• Text provided:

The Left has become the new John Birch Society - they use different code words, but their way of 'thinking' and viewing the world only through the prism of their misconceptions leads to a very similiar result - a bunch of hate-filled destructive cranks, who in the case of the left, unfortunately have the msm in the box with them.

Posted by: max on January 4, 2006 03:32 PM

The liberals say the same thing about the conservative media though.

Posted by: Rip on January 4, 2006 03:44 PM

Is there any useful historical parallel that can be used to predict how this might play out? What happened to the people who were in organizations like the John Birch Society (or, for that matter, the pre-WWII isolationists like America First?)

Posted by: David C on January 4, 2006 03:44 PM

Howard:

I think there is obviously a strong American identity, but I think conservatives and liberals both think each side has betrayed the other's view of that identity.

Furthermore, while we may not have the same state-allegiance we used to have, there is also absent the overriding desire to maintain the union at all costs. At the time of the civil war, there was tremendous pressure to maintain the Union, only 80 years old. Nobody

What tied the Union together back in the 1860s? One side desperately wanted the Union to continue: Lincoln didn't want the guy to forever be known as "the president who lost the union", and threw out the constitution to maintian it. Republicans (back then) wanted slavery abolished, and needed a central government to enforce abolition.

Today, with both sides culturally disconnected from and disgusted with each other, it seems like an amicable breakup would be received well by both sides. There was already a (largely impotent) drive for secession by liberals after W was re-elected. They genuinely believe that they would make out much, much better in a secession. I'm not one to disabuse them of such a notion, and it's generally agreed that they would never listen to me anyway.

As conservative-minded Americans tune out of the liberal-minded mainstream media, they naturally tune into more conservative-oriented media, where an appeal for secession is far more likely to be heard, and framed supportively. Similarly on the left.

It dissolution likely? At this point, it's just speculation with a very low likelihood. But that likelihood increases with every passing year, in my opinion, as we become more and more culturally divided. I would never have thought this, even during the heated 2000 election. But now, it makes sense.

Posted by: Sean on January 4, 2006 03:56 PM

Secession's not practical unless political ideologies are largely geographically coherent. Otherwise, you run into the problem illustrated when David Cross tried to create independent countries for each ethnic group in the "Mr. Show" episode "Operation: Hell on Earth": you can't figure out where to put "Homorabia" and still give "New Africa" a nice beach.

• Entries supplied:
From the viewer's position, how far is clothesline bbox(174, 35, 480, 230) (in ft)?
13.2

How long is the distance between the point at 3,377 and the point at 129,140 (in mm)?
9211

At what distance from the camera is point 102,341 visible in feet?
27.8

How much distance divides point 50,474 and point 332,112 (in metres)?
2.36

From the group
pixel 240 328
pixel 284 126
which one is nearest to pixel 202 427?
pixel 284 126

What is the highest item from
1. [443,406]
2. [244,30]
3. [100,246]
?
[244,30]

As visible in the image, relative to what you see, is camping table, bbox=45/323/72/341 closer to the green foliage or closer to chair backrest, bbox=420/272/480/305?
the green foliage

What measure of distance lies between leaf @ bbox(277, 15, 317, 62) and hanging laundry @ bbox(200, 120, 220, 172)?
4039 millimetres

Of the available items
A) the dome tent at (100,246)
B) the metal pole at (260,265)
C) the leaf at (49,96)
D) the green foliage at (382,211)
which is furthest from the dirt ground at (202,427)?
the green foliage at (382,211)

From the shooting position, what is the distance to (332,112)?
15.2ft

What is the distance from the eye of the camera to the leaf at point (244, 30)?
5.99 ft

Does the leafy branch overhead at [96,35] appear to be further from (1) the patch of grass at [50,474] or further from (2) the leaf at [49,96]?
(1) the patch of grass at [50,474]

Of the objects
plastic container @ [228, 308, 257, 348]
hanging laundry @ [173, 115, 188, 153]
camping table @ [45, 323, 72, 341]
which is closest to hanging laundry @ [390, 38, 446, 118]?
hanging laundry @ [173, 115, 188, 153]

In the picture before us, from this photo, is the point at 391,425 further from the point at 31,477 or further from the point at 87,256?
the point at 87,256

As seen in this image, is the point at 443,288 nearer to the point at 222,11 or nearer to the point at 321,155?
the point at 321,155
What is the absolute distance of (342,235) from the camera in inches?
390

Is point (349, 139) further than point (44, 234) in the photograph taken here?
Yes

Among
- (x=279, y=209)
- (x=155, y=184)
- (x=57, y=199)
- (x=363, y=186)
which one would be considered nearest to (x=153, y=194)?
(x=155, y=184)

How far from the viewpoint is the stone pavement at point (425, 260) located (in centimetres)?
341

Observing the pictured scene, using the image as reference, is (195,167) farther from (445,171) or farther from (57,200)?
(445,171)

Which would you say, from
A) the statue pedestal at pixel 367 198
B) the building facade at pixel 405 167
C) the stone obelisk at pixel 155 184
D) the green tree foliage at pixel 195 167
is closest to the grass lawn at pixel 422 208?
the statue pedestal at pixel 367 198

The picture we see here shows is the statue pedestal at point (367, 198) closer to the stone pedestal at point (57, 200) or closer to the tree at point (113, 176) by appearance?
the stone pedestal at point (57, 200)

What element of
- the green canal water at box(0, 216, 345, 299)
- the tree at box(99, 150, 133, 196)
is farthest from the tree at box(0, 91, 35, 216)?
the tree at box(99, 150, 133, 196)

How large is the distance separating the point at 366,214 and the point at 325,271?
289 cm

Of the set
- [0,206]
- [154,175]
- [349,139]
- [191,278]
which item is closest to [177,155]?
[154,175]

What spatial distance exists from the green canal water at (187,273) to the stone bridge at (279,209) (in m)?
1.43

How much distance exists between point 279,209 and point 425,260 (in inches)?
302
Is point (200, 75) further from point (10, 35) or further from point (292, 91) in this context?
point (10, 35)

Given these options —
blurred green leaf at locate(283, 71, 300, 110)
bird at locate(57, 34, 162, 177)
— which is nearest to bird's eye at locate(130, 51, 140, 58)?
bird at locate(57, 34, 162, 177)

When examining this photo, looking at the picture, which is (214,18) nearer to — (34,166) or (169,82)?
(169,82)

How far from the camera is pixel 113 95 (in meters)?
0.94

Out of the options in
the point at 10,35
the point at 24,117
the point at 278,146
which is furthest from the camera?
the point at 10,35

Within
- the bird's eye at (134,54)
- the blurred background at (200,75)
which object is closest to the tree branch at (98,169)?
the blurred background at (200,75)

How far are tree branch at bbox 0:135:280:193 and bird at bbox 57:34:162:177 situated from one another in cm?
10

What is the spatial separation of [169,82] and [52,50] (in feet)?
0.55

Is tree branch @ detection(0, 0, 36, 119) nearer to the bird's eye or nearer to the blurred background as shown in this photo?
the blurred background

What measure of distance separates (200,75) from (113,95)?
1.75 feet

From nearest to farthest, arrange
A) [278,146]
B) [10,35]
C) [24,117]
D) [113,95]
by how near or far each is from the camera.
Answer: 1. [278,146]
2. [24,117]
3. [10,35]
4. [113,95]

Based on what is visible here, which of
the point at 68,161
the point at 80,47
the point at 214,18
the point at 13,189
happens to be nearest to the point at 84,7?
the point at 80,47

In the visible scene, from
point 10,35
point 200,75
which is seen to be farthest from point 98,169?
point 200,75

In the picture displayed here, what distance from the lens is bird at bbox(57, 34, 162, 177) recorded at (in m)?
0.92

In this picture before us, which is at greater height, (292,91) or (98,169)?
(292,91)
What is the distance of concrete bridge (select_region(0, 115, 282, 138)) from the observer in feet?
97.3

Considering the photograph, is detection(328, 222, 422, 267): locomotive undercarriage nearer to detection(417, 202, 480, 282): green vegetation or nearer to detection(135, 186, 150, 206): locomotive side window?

• Short problem 1:
From the comment thread, output the passage from "Is there any" to "of that identity." word for word.
• Short problem 2:
Which "Mr. Show" episode does the comment thread cite when discussing secession?

• Complete output 1:
Is there any useful historical parallel that can be used to predict how this might play out? What happened to the people who were in organizations like the John Birch Society (or, for that matter, the pre-WWII isolationists like America First?)

Posted by: David C on January 4, 2006 03:44 PM

Howard:

I think there is obviously a strong American identity, but I think conservatives and liberals both think each side has betrayed the other's view of that identity.

• Complete output 2:
"Operation: Hell on Earth"